There is no evidence in this case that the fetus was in other than a partial footling, partial complete breech. Dr. Song was the only witness who actually was present at the delivery in question and saw patient and the x-rays showing the presentation of the fetus. His descriptions of his findings dictated prior to the complained of conduct reflect a partial footling, partial complete breech.
The x-ray report, referred to by Dr. Song, in his summary was not made available by the Department of the Navy, which was the custodian of the medical records of this patient who was a Navy dependent.

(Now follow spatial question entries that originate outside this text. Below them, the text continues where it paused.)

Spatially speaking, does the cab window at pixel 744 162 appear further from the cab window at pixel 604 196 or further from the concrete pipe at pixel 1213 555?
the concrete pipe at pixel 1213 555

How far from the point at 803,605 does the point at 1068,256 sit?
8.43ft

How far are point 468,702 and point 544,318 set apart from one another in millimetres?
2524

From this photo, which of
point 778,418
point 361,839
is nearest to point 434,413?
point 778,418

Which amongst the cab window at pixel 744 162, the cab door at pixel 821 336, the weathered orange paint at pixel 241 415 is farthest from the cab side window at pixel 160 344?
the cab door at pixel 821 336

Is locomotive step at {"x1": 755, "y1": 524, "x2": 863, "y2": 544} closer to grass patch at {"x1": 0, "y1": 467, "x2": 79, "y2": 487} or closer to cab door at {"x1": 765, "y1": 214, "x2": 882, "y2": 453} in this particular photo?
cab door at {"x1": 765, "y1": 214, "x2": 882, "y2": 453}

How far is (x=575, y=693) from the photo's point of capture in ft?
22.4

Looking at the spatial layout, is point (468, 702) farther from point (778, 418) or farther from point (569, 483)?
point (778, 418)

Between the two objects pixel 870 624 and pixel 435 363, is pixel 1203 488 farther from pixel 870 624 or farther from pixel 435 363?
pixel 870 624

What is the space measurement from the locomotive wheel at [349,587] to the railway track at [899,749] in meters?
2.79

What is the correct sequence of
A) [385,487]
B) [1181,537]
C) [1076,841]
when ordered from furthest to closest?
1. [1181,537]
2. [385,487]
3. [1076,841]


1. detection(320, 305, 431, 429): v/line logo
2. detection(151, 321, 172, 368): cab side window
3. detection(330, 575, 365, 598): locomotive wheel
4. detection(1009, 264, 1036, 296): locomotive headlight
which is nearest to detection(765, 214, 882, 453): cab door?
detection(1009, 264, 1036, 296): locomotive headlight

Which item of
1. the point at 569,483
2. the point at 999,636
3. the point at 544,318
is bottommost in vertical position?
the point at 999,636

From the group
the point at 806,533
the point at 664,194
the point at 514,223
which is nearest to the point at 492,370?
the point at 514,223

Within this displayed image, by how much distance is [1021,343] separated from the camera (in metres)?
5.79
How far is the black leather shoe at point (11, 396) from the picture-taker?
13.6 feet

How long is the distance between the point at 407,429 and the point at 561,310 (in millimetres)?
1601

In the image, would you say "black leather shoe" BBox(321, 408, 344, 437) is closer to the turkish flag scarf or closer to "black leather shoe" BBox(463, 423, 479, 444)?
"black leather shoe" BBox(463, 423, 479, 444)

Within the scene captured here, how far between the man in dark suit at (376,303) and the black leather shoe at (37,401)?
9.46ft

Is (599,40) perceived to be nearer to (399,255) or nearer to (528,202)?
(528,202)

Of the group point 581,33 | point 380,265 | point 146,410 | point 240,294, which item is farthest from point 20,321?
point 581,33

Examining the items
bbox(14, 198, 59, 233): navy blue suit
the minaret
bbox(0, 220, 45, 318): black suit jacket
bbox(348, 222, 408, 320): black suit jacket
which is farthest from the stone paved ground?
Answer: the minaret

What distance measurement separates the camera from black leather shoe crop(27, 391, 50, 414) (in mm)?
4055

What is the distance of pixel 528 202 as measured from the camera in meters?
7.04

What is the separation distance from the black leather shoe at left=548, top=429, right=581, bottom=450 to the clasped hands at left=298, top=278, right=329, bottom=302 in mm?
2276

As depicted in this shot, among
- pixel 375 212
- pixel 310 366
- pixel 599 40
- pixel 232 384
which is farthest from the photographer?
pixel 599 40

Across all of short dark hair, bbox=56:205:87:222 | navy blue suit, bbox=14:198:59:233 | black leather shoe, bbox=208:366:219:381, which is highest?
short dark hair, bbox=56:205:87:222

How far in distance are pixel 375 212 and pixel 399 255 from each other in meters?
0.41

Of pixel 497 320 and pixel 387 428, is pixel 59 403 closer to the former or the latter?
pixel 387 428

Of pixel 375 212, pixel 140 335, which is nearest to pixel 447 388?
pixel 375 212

Asked to articulate an opinion as to whether or not Dr. Song departed from the standard of care in doing this particular cesarean section, Dr. Stone replied that his personal choice would have been to perform a cesarean section sooner; however, he indicated that there were minorities of opinion which might differ with his. Dr. Stone believed that adequate preparation for an emergency had been made by Dr. Song.
The evidence in this case indicates that the presentation of the fetus in question was a combination of footling and complete. Attempted vaginal delivery of a partial footling, partial complete or frank breech presentation is appropriate unless there is fetal distress. Caesarian section is indicated if there is fetal distress.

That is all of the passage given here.